▸ SELECTED PASSAGE
— BEGIN —

Las Vegas Review-Journal

Biden wants more handouts to wealthy EV buyers

- The views expressed above are those of the Las Vegas Review-journal. All other opinions expressed on the Opinion and Commentary pages are those of the individual artist or author indicated.

According to a recent survey by the Pew Research Center, 39 percent of Americans say they are “likely to consider” buying an electric car as their next vehicle. Will they follow through? More than a decade after the first Tesla Roadsters were delivered to customers, electric vehicles account for only about 3 percent of U.S. auto sales.

President Joe Biden hopes to goose that number to 50 percent by 2030 with a predictabl­e tactic: handouts to buyers.

Included in the massive and irresponsi­ble $3.5 trillion Democratic spending proposal is a provision to subsidize electric car sales by $12,500 per purchase. Electric vehicles are more expensive than traditiona­l cars and trucks, so administra­tion officials figure that direct subsidies for consumers and de facto subsidies for automakers will solve the problem.

— END —

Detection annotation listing
— BEGIN —

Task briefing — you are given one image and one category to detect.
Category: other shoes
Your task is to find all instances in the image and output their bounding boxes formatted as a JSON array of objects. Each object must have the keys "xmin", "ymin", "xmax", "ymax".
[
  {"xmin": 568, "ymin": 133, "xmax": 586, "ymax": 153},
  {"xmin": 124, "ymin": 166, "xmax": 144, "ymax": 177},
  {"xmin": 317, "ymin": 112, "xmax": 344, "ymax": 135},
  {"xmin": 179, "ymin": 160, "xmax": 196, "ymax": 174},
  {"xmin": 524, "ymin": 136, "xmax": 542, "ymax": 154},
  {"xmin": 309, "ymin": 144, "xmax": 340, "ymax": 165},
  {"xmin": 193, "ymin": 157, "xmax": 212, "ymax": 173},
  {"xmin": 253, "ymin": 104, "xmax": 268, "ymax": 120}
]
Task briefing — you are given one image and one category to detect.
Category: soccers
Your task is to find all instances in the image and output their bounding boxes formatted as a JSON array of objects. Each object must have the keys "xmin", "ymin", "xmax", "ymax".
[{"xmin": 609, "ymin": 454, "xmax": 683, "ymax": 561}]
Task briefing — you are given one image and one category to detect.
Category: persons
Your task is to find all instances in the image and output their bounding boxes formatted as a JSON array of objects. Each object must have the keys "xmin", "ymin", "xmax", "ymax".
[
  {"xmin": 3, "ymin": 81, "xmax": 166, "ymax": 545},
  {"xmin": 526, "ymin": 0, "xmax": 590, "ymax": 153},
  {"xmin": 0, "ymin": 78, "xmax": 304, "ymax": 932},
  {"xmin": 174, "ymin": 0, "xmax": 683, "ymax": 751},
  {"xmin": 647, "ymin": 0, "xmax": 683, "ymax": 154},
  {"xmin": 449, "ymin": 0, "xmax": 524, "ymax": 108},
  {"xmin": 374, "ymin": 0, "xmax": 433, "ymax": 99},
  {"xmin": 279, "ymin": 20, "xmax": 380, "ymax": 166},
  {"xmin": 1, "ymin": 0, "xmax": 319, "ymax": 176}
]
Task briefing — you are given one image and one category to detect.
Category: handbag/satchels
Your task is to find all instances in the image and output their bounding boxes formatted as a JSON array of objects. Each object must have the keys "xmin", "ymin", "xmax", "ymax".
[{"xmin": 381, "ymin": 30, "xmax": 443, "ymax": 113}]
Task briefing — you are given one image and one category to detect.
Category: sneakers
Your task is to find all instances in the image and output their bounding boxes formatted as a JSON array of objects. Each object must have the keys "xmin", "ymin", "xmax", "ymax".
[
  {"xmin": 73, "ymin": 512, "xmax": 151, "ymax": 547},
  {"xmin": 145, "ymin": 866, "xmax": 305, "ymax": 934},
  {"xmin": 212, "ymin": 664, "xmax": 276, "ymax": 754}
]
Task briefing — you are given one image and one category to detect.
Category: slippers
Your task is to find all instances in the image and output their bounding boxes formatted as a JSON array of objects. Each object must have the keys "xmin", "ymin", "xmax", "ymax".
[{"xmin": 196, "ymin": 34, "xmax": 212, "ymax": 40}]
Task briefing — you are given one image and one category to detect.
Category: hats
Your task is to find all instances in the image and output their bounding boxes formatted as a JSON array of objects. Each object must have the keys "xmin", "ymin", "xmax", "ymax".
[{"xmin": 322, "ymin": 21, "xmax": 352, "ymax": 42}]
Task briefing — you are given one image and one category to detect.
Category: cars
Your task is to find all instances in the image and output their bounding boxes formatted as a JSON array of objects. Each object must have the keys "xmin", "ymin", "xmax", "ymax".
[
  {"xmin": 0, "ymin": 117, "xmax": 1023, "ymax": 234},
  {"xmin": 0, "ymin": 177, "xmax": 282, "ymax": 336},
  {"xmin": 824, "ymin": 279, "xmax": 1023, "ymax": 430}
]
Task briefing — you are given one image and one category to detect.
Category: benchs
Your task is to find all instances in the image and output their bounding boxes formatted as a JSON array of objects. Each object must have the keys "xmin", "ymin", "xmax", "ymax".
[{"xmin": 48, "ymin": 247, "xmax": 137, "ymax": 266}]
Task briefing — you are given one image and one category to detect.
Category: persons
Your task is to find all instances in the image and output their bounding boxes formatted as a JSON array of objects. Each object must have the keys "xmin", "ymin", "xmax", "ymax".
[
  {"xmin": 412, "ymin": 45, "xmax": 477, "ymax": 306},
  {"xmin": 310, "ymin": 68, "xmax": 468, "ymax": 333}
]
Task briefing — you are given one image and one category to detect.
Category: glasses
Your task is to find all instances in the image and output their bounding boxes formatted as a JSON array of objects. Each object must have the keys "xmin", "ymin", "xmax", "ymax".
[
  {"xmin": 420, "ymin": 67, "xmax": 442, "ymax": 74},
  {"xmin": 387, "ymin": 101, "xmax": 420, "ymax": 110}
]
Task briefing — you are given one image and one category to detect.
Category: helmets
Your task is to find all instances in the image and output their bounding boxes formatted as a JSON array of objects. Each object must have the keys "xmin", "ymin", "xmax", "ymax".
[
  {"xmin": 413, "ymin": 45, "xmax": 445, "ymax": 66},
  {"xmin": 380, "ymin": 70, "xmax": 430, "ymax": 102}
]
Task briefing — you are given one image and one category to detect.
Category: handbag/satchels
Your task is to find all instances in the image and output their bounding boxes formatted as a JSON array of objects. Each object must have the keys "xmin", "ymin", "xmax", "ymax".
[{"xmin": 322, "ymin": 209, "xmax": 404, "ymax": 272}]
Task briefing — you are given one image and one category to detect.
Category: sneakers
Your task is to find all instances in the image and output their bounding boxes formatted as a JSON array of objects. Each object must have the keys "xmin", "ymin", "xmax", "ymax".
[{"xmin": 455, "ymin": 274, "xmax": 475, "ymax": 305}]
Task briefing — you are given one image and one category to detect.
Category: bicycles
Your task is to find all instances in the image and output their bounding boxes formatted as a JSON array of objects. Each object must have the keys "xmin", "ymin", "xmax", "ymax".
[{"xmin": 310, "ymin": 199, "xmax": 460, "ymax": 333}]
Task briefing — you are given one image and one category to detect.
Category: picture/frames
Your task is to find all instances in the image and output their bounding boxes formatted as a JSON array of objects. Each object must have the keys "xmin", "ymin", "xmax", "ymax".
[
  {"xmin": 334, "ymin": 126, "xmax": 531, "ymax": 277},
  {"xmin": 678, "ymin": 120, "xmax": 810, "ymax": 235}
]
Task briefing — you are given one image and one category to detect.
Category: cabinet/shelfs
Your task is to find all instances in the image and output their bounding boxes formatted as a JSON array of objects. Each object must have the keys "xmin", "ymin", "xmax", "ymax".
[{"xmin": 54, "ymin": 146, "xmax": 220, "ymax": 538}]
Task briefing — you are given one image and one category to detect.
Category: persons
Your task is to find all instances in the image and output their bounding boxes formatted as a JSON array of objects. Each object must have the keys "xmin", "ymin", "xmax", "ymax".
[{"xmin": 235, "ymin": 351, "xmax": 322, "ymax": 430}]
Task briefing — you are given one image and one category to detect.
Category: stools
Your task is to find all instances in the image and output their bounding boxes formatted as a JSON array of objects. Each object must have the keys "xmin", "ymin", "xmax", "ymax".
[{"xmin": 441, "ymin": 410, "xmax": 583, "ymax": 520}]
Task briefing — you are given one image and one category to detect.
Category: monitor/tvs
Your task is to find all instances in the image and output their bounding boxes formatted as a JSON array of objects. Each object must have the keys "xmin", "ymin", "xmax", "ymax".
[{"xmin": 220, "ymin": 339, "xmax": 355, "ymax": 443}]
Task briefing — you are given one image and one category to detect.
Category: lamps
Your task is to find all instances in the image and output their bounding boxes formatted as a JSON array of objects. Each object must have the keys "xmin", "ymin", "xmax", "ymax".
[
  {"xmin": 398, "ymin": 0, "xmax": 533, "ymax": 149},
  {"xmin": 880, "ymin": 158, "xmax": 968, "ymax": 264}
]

— END —

▸ OBJECTIVES
(1) Translate this sentence from the editorial on electric car subsidies into Spanish: "More than a decade after the first Tesla Roadsters were delivered to customers, electric vehicles account for only about 3 percent of U.S. auto sales."
(2) Carry the editorial on electric car subsidies forward from its last sentence.
The listing has no connection to the editorial on electric car subsidies.

▸ RESPONSES PER TASK
(1) Más de una década después de que se entregaran los primeros Tesla Roadster a los clientes, los vehículos eléctricos representan solo alrededor del 3 por ciento de las ventas de automóviles en EE. UU.

(2)
According to a recent poll by CBS News, cost is the No. 1 reason why Americans won’t buy an electric vehicle, followed by concerns that there aren’t enough charging stations and that plug-ins don’t go far enough to meet their needs.

In response, Democrats and the administra­tion propose extending and expanding the current tax credit for such purchases — a great deal of which will end up in the accounts of wealthier Americans — while also subsidizin­g the creation of a nationwide government-run network of EV charging stations. Imagine if Washington owned all the country’s gasoline stations.

Per the bill in the House, the proposal excludes sedans costing more than $55,000, SUVS with a sticker price greater than $69,000 and trucks above $74,000 — although those limits apply only to a few vehicles. Meanwhile, couples making up to $800,000 — and individual­s up to $400,000 — would be eligible for the handout.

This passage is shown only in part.